小泉靖国参拝とソ連対日参戦2006年05月14日

日本最悪の日記念封筒

 新聞報道によると、米下院のハイド外交委員長は、小泉が米議会で演説を実現するには、靖国神社を参拝しないことを自ら進んで表明する必要がある、との書簡を下院議長に提出したそうです。

 米国にとってパールハーバーの奇襲攻撃は背信的な犯罪だから、その責任者を英霊として祭っているところに、米議会で演説直後に、小泉が参拝したら、それは、ちょっと立場がないでしょう。米国の懸念も、もっともです。

 日本の若い人の中には、日本とアメリカは昔から友好国だったかのような錯覚をしている人がいます。 戦争末期にソ連が対日参戦し、日本の敗北が決定的になりました。このため、日本の右翼の中にはソ連対日参戦が犯罪でも有るかのような言い方をする人がいます。若い人の中には、ソ連の対日参戦をアメリカも批判しているのだろうと錯覚を起こしている人もいるようです。
 図の封筒は、ソ連の対日参戦を記念して、当時アメリカ合衆国で作られた記念品。ソ連対日参戦とスターリンの判断を肯定的に評価している図案です。

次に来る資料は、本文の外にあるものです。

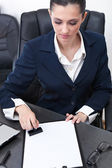 Businesswoman stamping documents — Stock Photo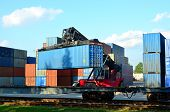 Shipping Container Loading By Richtracker On The Freight Rail Car At Logistic Warehouse Port. Ocean  poster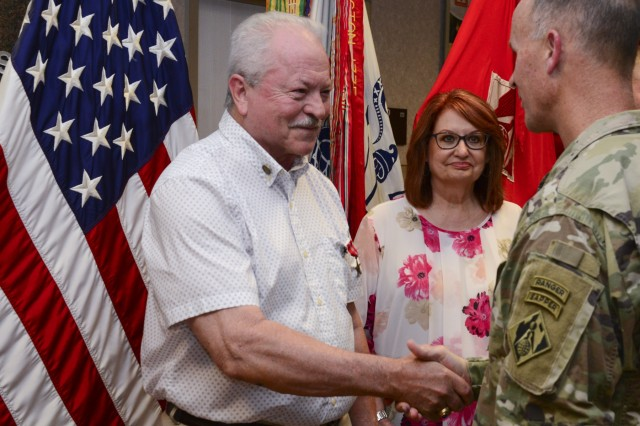James C. Melton accompanied by his wife Joanne Melton shakes hand with Maj. Gen. Michael C. Wehr, U.S. Army Corps of Engineers deputy commanding general, following the pinning of the Bronze Star medal. Melton was formally presented with the Bronze Star Medal he earned for his actions in Vietnam in 1969 during a ceremony at the U.S. Army Corps of Engineers Headquarters in Washington, D.C., August 15, 2018. (Photo by Jarrell Dillard, U.S. Army Corps of Engineers)
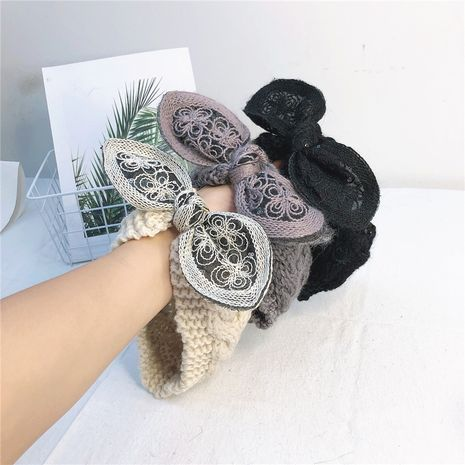 Autumn new Korean wide-brimmed hairband wool simple big bow knitted headband wholesale NHRH263977's discount tags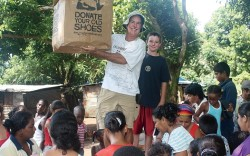 Philip Cleary handing out shoes to women and children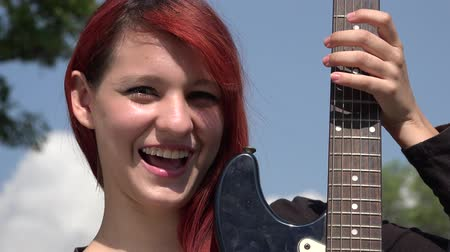 acoustical : Confused Teen Redheaded Female With Guitar Stock Footage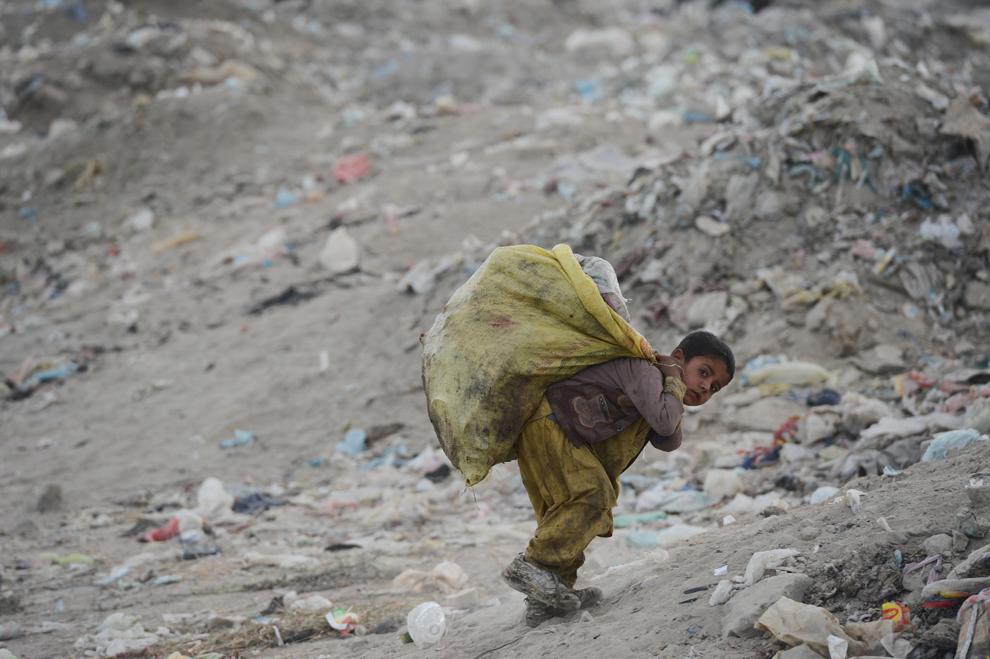 Un copil ce colectează gunoi, cară materiale reciclabile la o groapă de gunoi de la periferia Kabul-ului, miercuri, 17 octombrie 2012.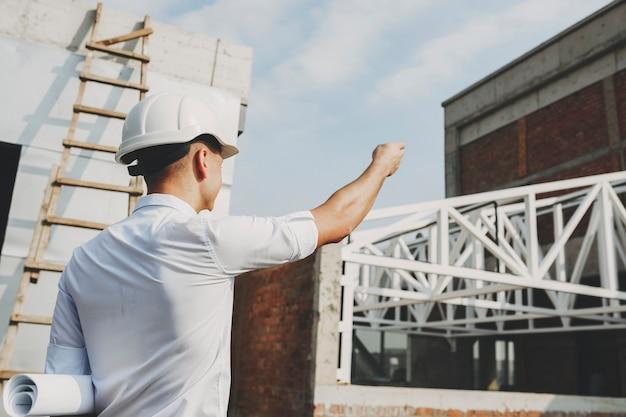 건설중인 건물에 아침에 작업을 시작하는 위치를 보여주는 남성 성인 arhitect.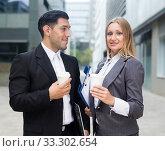 Portrait of couple who are standing with folder and coffee. Стоковое фото, фотограф Яков Филимонов / Фотобанк Лори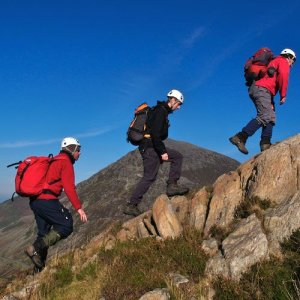 A row of mountain climbers navigating their ascent up rocky terrain under a clear blue sky.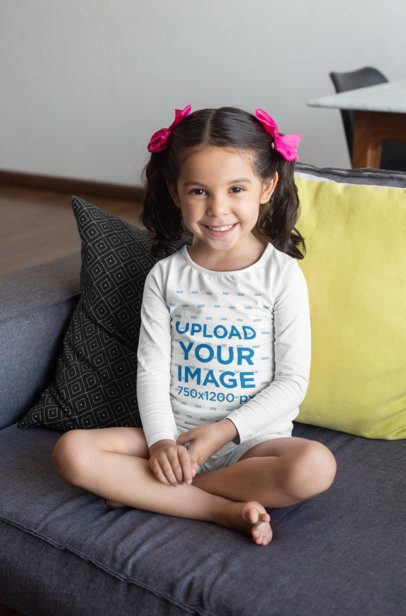 Long Sleeve T-Shirt Mockup Featuring a Girl Sitting on a Couch 28091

 A級戦犯を合祀している靖国神社に総理が参拝することを、直接批判している国は、今のところ、中国と韓国です。また、ソ連の対日参戦を直接賞賛している国は、ロシアと中国でしょうか。しかし、靖国神社やソ連対日参戦問題がマスコミで大きく取り上げられるようになれば、アメリカやイギリスも日本を批判する勢力に同調することは確実です。
 A級戦犯を犯罪者として処刑したのも、靖国神社の国家護持を禁止したのも、ソ連に対日参戦を求めたのも、すべてアメリカ合衆国です。

コメント

_ はじめまして ― 2006年05月22日 22時52分42秒

私はスターリンは相当な悪党だと思っています。それはロシア人自身が一番痛感していることだろうと思うのです。だからスターリンが日本人にしたことが正義だとは本心からは考えていないと思います。ソ連軍が満州とシベリアでやったことはアレこそ本当の大虐殺であり、絶対に正義とはいえないと思います。北方領土はもともとアイヌ人のものですから、日露が善悪を述べても仕方がありません。私は日本が悪でロシア(ソ連)が正義だったから、今の結果になったとは考えおりません。あくまで力学なのだと考えております。日本が悪かったのだから当然というのではなく、負けたのだから仕方がないというのが私の結論です。それにしてもすたーりんはやりすぎだと思いますが。個人的には現在において最も理想的な国境線は日本が主張しているものであると考えています。なぜなら北方領土と北海道が近すぎるからです。少なくとも歯舞群島と国後島の近さはどうしようもないです。漁業や行政の面で甚だしい面倒があります。スターリンは最初からほんの少しでも日本に華を持たせていたらと思いますよ。日本人がシベリア抑留に文句を言わないこと、北方領土住民を支援したことがあることから鑑みて、日本はロシアに大変な譲歩をしています。ところがロシアはそんな日本を馬鹿にしてカモにしているんですよ。悔しいと思いますね。一時、歯舞群島と色丹島の二島返還の案も出ましたが、あれが国後島と歯舞群島であったならば、日本は飲むべきだと思います。それらのロシア人住民は涙を飲むことになりますが、それはお互い様。将来的なことを考えれば懸命な選択だろうかと考えます。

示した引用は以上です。